The remaining construction and development costs for the Resort Casino are
expected to be funded from a combination of (i) gross proceeds from the offering
of the Mortgage Notes of $100.0 million and (ii) the remaining balance of the
$100.0 million gross proceeds from the Senior Subordinated Notes.

The Mortgage Notes consist of up to $100.0 million of loans ("Construction
Loans") which may be used to finance construction of the Resort Casino, with the
principal amount of Construction Loans outstanding on the Commencement Date to
convert into term loans (the "Term Loans"). Construction Loans and Term Loans
may not be re-borrowed once repaid.
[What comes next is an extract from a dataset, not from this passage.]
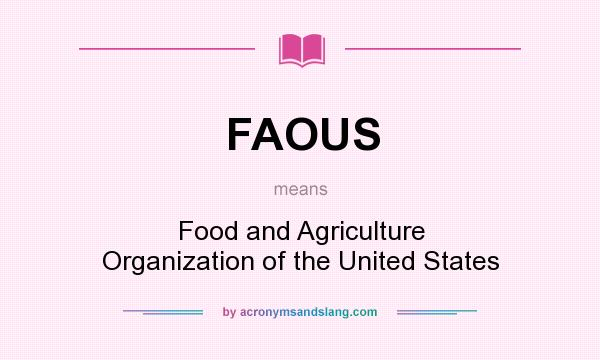 What does FAOUS mean? It stands for Food and Agriculture Organization of the United States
Advances on the Construction Loans (each a
"Drawdown") may be made on any quarter end from September 30, 1998 through March
31, 1999, for at least $10 million each. In addition, a portion, if any, of the
maximum $100.0 million not incurred as Construction Loans (but not in excess of
$10.0 million) will be made available on and after the Commencement Date under a
revolving credit facility which will be available from the Commencement Date to
March 31, 2004 (the "Maturity Date"). Under the terms of the Credit Agreement
and the Indenture, RAS L.P. may obtain additional sources of liquidity, if
necessary, including (i) up to $15.0 million of capital lease financing for
furniture, fixtures and equipment, (ii) up to $5.0 million of unsecured debt and
(iii) operating lease financing.

On August 6, 1998, RAS L.P. executed a lease commitment with a lease financing
company for the following credit facilities:

        -   Capital lease facility for up to approximately $15.0 million;
        -   Operating lease facility for up to approximately $13.1 million; and
        -   Unsecured credit facility for $5.0 million.

The capital lease facility can be used to finance various furniture, fixtures
and equipment acceptable to the leasing company. The term of the lease is for 48
months at an anticipated interest rate of 11.2%. Maximum annual lease payments,
including principal and interest, will be approximately $4.7 million. Upon
expiration of the lease term, RAS L.P. will purchase the equipment for $1.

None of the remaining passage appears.